ACAW - Aachen Corpus of Academic Writing

 

The Aachen Corpus of Academic Writing (ACAW) is a corpus of advanced L2 writing in English. It is designed to represent the register of English academic writing in its narrow sense, a register characterized by its conventionalized and compressed nature (cf. Biber & Gray, 2010, Callies & Zaytseva, 2013). Like the Corpus of Academic Learner English (CALE), ACAW is designed to support research on advanced L2 learning and related fields such as English as a Second Language (ESL), English for Specific Purposes (ESP), and English for Academic Purposes (EAP). ACAW consists of two components: (1) a central component representing non-native (L2) English academic writing by L1 German advanced learners of English and (2) a control component representing native German academic writing by the same learners. The learners are 2 nd or 3 rd year undergraduates enrolled in the bachelor programmes of the English Department at the RWTH Aachen University with 7-9 years of formal instruction of English before entering university and thus meet the institutional status criteria for advanced learner status of English specified in Callies (2009: 116f.). This design allows comparisons between native and non-native writing at both group and individual level.

References:

Biber, D. & Gray, B. (2010).

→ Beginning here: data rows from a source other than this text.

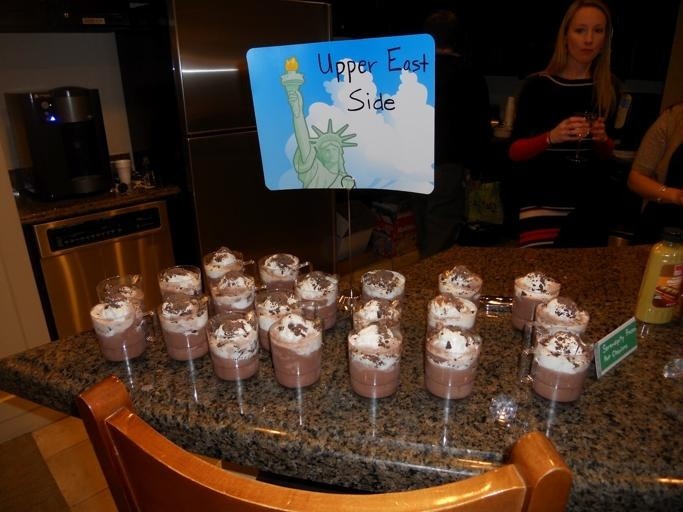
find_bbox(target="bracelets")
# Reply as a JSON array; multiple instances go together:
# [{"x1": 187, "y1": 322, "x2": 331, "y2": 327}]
[
  {"x1": 657, "y1": 184, "x2": 668, "y2": 203},
  {"x1": 548, "y1": 130, "x2": 552, "y2": 144}
]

Challenging stereotypes about academic writing: complexity, elaboration, explicitness. Journal of English for Academic Purposes 9(1), 2-20.
Biber, D., Gray, B. & Poonpon, K. (2011). Should we use characteristics of conversation to measure grammatical complexity in L2 writing development? TESOL Quarterly 45(1), 5-35.
Callies, M. (2009). Information highlighting in advanced learner English: The syntax-pragmatics interface in second language acquisition. Amsterdam: Benjamins.
Callies, M. & Zaytseva, E (2013). The Corpus of Academic Learner English (CALE) – A new resource for the assessment of writing proficiency in the academic register. Dutch Journal of Applied Linguistics 2(1), 126-132.

 

Corpus Design

Corpus type: Parallel (comparable) corpus
Corpus components: Native and non-native academic writing by university students.
Target language: English
First language: German
Medium: Written
Text type: Academic research writing
Proficiency level: Advanced
Availability: Under development
Size: Expanding; in its current stage (October 2015), the L2 component consists of ~240,000 words. The L1 component consists of ~225,000 words.
Format: Both components of ACAW are in an XML format following the TEI format specifications.
Non-Linguistic Annotation: All texts contain meta-data about learner variables gathered through a self-report questionnaire: Age, gender, knowledge of other foreign language, reading exposure (i.e. reading of scientific/non-scientific texts in English) and time spend in English-speaking country.
Linguistic Annotation: All data are annotated using the components from the Stanford CoreNLP toolkit (Manning et al., 2014): (1) Tokenization (TokenizerAnnotator), (2) Sentence splitting (WordToSentenceAnnotator), (3) Part-of-Speech (POS) tagging (PostTaggerAnnotator), (4) Lemmatization (MorphAnnotator) and (5) Syntactic Parsing (ParserAnnotator).